Dataset lines
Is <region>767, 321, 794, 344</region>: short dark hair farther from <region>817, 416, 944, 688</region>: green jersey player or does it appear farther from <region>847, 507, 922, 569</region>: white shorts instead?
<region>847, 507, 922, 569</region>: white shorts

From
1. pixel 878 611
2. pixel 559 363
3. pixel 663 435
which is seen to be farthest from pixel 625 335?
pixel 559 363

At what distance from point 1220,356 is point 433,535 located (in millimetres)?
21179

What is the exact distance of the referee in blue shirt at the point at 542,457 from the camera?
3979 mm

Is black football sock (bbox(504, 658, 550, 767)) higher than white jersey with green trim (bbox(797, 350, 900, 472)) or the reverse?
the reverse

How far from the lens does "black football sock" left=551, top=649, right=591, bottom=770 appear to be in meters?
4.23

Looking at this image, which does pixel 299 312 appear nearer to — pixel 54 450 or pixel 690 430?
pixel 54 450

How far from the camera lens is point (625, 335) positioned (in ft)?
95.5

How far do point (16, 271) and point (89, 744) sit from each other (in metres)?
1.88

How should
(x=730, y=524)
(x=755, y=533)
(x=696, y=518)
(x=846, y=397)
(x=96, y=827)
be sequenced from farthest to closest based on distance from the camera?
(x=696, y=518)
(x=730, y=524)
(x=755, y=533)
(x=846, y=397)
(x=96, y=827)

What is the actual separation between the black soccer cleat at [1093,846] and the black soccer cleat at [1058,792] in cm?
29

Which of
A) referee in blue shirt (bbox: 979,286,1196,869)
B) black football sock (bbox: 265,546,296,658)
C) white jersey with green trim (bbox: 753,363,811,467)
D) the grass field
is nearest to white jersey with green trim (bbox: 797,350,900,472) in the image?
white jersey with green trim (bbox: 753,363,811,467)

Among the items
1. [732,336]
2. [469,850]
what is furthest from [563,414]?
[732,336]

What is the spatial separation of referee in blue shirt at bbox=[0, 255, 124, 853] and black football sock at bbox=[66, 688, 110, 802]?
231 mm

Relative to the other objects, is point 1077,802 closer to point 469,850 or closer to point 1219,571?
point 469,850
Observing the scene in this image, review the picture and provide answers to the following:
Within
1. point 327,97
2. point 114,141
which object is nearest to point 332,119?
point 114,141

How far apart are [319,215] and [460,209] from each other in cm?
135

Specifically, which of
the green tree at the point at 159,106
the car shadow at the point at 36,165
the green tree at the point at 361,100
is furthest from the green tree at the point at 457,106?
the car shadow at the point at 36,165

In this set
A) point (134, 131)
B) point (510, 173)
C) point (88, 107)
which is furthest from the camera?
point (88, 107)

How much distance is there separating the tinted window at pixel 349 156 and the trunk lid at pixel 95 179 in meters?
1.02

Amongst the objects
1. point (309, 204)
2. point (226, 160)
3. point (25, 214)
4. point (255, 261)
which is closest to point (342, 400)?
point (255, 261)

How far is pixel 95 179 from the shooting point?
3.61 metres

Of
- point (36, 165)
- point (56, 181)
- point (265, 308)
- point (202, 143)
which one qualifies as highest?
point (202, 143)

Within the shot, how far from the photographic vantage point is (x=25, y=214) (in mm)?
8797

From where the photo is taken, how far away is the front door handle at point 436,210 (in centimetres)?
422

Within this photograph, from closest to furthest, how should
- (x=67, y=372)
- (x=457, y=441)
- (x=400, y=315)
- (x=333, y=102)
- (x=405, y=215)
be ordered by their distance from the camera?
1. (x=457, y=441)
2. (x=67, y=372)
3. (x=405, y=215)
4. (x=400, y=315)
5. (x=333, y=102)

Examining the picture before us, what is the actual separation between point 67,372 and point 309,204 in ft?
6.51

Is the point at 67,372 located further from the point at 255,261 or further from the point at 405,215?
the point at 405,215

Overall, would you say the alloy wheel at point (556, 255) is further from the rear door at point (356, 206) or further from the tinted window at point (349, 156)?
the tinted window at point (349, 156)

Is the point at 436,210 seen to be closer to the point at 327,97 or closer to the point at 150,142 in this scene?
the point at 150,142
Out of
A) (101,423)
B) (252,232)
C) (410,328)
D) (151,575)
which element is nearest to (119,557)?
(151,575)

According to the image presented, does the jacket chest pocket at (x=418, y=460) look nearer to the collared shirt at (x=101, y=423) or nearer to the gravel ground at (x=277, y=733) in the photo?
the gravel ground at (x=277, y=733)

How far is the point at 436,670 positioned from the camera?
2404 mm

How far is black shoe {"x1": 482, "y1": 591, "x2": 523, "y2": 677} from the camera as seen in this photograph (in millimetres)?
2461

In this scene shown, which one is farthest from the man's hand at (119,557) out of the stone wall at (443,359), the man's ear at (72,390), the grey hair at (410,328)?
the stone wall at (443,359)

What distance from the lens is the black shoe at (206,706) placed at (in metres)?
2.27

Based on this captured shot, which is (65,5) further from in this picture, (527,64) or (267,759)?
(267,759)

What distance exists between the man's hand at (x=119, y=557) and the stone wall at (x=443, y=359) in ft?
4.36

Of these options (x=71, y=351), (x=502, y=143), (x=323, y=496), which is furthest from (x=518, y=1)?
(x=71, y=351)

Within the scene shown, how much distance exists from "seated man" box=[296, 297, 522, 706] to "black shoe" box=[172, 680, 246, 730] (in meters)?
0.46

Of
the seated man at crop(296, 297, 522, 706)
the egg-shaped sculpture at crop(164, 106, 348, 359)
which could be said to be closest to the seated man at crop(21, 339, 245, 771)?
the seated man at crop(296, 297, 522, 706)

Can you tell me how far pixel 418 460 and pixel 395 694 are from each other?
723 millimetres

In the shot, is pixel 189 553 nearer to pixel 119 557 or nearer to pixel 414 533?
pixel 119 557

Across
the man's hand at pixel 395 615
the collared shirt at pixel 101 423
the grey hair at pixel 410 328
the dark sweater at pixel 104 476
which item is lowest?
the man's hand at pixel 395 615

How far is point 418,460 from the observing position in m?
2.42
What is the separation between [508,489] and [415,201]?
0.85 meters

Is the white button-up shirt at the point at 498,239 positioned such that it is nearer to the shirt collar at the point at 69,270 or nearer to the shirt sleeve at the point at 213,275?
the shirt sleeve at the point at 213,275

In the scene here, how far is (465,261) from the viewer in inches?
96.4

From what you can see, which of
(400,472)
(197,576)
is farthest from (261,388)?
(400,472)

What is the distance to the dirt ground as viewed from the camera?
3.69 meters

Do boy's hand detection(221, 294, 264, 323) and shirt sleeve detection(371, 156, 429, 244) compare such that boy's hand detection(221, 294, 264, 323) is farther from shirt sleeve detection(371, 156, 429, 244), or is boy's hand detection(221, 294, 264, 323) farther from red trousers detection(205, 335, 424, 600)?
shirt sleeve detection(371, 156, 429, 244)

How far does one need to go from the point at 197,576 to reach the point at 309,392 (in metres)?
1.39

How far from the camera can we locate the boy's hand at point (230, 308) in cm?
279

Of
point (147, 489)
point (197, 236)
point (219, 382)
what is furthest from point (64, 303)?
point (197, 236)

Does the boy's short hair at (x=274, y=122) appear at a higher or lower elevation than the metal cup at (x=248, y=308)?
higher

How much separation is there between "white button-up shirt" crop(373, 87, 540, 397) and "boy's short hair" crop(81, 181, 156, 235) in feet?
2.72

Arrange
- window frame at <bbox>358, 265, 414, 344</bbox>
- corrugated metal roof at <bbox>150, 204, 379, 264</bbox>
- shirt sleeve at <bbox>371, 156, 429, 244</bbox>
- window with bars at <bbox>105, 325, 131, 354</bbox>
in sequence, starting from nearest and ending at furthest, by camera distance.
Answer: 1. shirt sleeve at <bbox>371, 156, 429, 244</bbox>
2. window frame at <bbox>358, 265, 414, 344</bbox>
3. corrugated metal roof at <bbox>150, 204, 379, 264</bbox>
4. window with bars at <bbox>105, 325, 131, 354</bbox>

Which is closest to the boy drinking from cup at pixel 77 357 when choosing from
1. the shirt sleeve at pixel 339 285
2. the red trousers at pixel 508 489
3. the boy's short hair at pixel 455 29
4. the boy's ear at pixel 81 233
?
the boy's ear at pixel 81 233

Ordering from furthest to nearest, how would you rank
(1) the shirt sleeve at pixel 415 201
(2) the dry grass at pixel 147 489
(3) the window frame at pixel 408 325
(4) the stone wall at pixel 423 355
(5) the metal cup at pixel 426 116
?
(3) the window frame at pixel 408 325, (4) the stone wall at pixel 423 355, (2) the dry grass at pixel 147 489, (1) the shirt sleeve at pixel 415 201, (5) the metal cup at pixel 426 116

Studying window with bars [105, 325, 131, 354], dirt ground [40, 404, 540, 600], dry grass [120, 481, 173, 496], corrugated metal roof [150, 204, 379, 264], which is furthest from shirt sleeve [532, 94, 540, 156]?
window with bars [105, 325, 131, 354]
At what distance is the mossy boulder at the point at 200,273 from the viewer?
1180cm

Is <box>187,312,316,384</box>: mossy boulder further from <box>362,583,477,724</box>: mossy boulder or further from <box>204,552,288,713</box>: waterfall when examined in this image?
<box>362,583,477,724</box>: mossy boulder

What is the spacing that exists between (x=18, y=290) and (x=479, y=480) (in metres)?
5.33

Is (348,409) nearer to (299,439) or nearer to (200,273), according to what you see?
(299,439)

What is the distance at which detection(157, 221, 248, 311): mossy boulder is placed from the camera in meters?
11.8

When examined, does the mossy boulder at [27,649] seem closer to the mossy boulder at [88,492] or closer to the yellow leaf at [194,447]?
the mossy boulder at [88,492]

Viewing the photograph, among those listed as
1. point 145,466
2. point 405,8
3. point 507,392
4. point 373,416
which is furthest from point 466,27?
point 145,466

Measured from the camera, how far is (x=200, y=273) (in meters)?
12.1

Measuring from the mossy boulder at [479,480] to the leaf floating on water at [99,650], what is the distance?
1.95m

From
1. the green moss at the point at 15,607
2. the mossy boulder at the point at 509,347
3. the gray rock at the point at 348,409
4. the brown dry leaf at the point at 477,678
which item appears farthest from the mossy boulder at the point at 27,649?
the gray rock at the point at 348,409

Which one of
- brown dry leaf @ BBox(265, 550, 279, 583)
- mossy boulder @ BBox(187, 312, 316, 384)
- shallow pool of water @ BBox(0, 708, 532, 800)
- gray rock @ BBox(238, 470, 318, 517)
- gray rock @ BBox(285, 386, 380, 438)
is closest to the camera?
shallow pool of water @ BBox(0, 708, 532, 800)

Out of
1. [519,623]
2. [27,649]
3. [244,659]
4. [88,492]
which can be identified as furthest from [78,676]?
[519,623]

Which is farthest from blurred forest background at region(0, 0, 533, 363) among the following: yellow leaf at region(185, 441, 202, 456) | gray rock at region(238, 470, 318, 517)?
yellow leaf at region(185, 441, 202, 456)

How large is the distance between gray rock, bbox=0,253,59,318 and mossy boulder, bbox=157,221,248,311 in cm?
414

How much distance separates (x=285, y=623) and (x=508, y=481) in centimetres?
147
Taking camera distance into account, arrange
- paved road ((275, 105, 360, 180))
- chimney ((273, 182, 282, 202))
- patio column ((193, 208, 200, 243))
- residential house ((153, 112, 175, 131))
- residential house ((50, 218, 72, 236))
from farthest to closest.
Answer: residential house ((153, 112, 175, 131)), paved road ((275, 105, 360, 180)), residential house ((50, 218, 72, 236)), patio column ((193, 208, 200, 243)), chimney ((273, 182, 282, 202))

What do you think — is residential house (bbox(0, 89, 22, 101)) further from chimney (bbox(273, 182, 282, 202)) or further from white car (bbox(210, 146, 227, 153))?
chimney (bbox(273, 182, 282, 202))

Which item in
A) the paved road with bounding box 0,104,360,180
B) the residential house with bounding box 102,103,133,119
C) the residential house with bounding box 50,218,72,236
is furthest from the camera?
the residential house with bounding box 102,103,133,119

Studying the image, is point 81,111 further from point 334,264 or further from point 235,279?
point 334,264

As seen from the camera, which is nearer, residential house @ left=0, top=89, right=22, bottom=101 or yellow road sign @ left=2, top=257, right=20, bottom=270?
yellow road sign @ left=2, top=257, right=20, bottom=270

§ Aim of the exercise:
Rewrite the lines starting at the line that contains "As seen from" and ending at the last line, changing "nearer" to "closer" and leaving everything else unchanged.

§ Final result:
As seen from the camera, which is closer, residential house @ left=0, top=89, right=22, bottom=101 or yellow road sign @ left=2, top=257, right=20, bottom=270?
yellow road sign @ left=2, top=257, right=20, bottom=270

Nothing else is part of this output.